Extrait cité =
◇ ◇ ◇ ◇
4. En second lieu, il ressort du dossier de première instance, que le second mémoire en défense produit par le ministre de la culture le 22 septembre 2011, à la veille de la clôture de l'instruction, ne comportait pas de moyen nouveau par rapport à ceux figurant dans ses précédentes écritures. Dès lors, la nouvelle date de clôture de l'instruction fixée par le tribunal administratif, à la suite de la communication de ce second mémoire, n'a pas privé la SIDE, qui y a d'ailleurs répondu le 13 octobre 2011, de la possibilité de répliquer utilement au ministre et n'a donc pas méconnu le principe du contradictoire.
Sur le fond :
En ce qui concerne l'exception de chose jugée :
5. Si les deux litiges successivement portés par la SIDE devant la Cour opposaient les mêmes parties, et si ces deux demandes tendaient, notamment, à l'indemnisation du préjudice résultant pour cette société des aides illégales versées à la CELF, il est toutefois constant que le premier de ces litiges était fondé sur la non notification de ces aides à la Commission européenne et le second, dont la Cour est de nouveau saisie sur renvoi du Conseil d'Etat, sur leur caractère incompatible avec le marché intérieur, reconnu pour la première fois par la Commission européenne dans sa décision du 14 décembre 2010. Ils sont dès lors fondés sur des illégalités distinctes et, par suite, sur des causes juridiques également distinctes. En conséquence, l'autorité de chose jugée par l'arrêt de la Cour n° 01PA02761 du 5 octobre 2004 est sans incidence sur le présent litige.
◇ ◇ ◇ ◇
Lignes fournies =
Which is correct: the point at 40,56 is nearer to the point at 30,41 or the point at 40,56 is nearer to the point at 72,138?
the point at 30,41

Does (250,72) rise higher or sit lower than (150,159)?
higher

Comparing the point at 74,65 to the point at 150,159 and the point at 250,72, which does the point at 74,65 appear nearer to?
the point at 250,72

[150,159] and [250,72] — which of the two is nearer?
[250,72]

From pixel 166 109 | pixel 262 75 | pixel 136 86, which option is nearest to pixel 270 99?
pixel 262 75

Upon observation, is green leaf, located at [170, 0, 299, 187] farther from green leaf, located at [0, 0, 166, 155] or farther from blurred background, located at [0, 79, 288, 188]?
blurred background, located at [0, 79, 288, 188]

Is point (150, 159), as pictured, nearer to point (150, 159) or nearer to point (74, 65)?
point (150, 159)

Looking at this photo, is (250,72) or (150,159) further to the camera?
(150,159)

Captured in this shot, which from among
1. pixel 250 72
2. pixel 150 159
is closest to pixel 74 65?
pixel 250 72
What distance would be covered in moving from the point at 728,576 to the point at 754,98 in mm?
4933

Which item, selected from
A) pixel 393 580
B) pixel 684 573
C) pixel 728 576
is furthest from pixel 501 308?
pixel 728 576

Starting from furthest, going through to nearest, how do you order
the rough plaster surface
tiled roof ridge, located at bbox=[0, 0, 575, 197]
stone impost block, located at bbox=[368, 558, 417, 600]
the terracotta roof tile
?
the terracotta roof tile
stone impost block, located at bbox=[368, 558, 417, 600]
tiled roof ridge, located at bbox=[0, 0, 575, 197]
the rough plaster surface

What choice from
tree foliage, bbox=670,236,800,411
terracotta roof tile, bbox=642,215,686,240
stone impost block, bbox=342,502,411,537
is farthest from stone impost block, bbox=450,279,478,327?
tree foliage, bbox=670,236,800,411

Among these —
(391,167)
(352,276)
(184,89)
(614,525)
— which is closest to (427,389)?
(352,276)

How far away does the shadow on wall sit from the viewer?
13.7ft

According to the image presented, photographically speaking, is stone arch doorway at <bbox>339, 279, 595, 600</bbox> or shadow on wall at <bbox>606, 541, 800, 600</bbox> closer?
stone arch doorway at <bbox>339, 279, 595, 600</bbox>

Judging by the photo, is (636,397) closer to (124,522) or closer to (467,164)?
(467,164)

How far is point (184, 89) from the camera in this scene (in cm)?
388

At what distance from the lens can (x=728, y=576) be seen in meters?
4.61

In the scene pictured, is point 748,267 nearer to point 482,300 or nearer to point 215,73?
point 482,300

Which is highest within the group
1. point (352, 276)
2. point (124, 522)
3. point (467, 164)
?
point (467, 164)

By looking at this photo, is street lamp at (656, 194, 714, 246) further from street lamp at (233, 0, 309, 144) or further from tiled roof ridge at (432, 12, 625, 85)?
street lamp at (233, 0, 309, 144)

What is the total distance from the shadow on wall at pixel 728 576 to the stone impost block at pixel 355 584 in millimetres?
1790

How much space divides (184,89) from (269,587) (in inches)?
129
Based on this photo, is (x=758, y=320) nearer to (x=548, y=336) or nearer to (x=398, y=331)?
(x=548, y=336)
◇ ◇ ◇ ◇
Consignes de l'exercice =
1 - Traduisez en anglais cette phrase de l'extrait sur le litige de la SIDE : « Ils sont dès lors fondés sur des illégalités distinctes et, par suite, sur des causes juridiques également distinctes. »
2 - Indiquez si chacune des affirmations suivantes concorde avec l'extrait sur le litige de la SIDE, en répondant par oui ou par non et en citant les mots décisifs de l'extrait. (a) Le second mémoire en défense du ministre de la culture apportait un moyen nouveau. (b) La SIDE a répondu à ce second mémoire le 13 octobre 2011. (c) Les deux litiges portés devant la Cour opposaient des parties différentes.
3 - Rédigez la suite de l'extrait sur le litige de la SIDE, à partir de l'endroit où il s'arrête.
Les lignes fournies n'ont aucun rapport avec l'extrait sur le litige de la SIDE.

Résultats par consigne =
1 - They are therefore based on distinct illegalities and, consequently, on equally distinct legal causes.

2 -
(a) Non : « ne comportait pas de moyen nouveau par rapport à ceux figurant dans ses précédentes écritures »
(b) Oui : « qui y a d'ailleurs répondu le 13 octobre 2011 »
(c) Non : « opposaient les mêmes parties »

3 -
En ce qui concerne la prescription de la créance :
6. En se bornant à faire valoir que la Commission européenne, dans sa décision du
14 décembre 2010, a considéré que l'obligation de récupération des aides illégalement versées était prescrite pour les années 1980 et 1981, l'Etat n'établit pas que la créance de la société SIDE, qui n'a eu connaissance de la nature exacte et de l'étendue de son préjudice qu'à la suite de la décision de la Commission européenne du 14 décembre 2010, serait prescrite pour ces deux années.
En ce qui concerne la responsabilité de l'Etat :
7. En premier lieu, il est constant qu'en versant à la CELF des aides incompatibles avec le marché intérieur, et par suite illégales, l'Etat a commis une faute de nature à engager sa responsabilité.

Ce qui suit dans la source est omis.